══ Trecho do documento ══
Aos 73 anos de idade e sete meses após sua derrota nas eleições presidenciais, Leonel Brizola, presidente do PDT, comemora o cinquentenário do trabalhismo defendendo a união de seu partido com o PT de Luiz Inácio Lula da Silva.
Brizola foi um dos fundadores do PTB, criado em 1945 com o apoio do então presidente Getúlio Vargas para canalizar as reivindicações dos trabalhadores urbanos.
Cinquenta anos depois, com as mesmas idéias nacionalistas do velho PTB, Brizola diz que ``só com o socialismo a humanidade vai resolver seus problemas".
PT e PDT, segundo Brizola, devem ter um candidato único à sucessão de Fernando Henrique, ``quase que obrigatoriamente". O ex-governador, que sempre citou a Austrália como modelo, agora se mostra encantado com a China.

Folha - O que mudou na doutrina do trabalhismo de Getúlio Vargas até hoje?
═══
Tarefa escrita A | No trecho sobre Leonel Brizola, em que ano o PTB foi criado?
Tarefa escrita B | Prolongue o trecho sobre Leonel Brizola e o trabalhismo a partir da última linha apresentada.
══ Linhas de dados ══
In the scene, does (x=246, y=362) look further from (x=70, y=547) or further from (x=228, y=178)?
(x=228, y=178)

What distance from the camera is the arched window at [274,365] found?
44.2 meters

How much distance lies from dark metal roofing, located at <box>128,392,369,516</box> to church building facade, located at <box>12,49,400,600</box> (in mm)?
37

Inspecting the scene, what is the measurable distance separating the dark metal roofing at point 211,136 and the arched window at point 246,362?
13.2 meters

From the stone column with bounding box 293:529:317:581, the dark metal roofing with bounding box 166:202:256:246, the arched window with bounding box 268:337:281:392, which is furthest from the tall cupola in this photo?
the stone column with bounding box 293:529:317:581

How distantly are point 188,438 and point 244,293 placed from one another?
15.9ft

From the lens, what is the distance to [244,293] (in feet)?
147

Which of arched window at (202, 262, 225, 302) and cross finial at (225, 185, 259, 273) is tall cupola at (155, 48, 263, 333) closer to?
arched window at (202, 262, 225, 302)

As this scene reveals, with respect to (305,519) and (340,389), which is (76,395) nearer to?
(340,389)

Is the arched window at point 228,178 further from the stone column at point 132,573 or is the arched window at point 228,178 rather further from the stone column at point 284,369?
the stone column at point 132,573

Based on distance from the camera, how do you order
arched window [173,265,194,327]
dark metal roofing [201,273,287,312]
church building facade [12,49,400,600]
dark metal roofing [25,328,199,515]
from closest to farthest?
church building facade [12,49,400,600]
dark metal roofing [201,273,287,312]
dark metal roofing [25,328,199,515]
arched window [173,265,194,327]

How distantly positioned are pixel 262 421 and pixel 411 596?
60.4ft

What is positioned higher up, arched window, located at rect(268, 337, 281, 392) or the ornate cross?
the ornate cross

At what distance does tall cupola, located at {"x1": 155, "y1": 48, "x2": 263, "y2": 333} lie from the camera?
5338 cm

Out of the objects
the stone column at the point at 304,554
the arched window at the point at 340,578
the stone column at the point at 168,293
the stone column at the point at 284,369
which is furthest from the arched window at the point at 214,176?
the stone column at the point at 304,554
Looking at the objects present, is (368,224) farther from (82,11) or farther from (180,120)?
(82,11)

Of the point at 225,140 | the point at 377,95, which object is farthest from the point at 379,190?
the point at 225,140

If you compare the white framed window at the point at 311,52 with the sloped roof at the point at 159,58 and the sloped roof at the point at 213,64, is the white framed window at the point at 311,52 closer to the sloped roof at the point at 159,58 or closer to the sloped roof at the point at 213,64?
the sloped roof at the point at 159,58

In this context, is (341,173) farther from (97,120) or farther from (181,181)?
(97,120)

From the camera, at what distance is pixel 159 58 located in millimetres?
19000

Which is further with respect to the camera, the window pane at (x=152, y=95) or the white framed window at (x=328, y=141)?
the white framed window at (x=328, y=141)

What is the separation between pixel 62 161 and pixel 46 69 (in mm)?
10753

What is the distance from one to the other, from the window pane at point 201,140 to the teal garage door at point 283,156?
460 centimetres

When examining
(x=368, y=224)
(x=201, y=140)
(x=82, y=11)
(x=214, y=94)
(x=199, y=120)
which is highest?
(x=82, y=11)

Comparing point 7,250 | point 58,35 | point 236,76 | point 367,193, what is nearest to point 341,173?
═══
Resposta A | Em 1945.

Resposta B |
Leonel Brizola - Em relação àquele tempo, ampliou-se a visão do que seja o trabalhismo. Eram posições nacionalistas e em relação aos direitos sociais. Não havia visão abrangente, como hoje, do mundo e dos interesses nacionais.
Folha - Aos 50 anos, o trabalhismo agoniza ou se recicla?
Brizola - Vivemos um momento crucial. Tivemos o acidente com a sigla do PTB, que nos prejudicou muito, mas nos depurou. Ela é um instrumento das oligarquias conservadoras. Tem na presidência um banqueiro, o Andrade Vieira, que se refere ao PTB como ao Ministério da Agricultura. Entra e diz: ``Ninguém me tira daqui, eu comprei isto". Ele comprou o partido, que não é um partido. É apêndice dum governo cuja preocupação é extinguir a era Vargas.
Folha - Na reforma eleitoral, o PDT pode reaver a velha sigla?
Brizola - Abandonamos totalmente a idéia de voltar a usar a sigla. Se pudermos, vamos recolhê-la para colocar no museu, ter ali como uma expressão de uma fase de nossa vida. O trabalhismo de hoje expressa o que procuramos definir na reunião de Lisboa. Somos o autêntico caminho brasileiro para o socialismo democrático.
Folha - O que prejudicou mais o trabalhismo: o regime militar ou o surgimento do PT?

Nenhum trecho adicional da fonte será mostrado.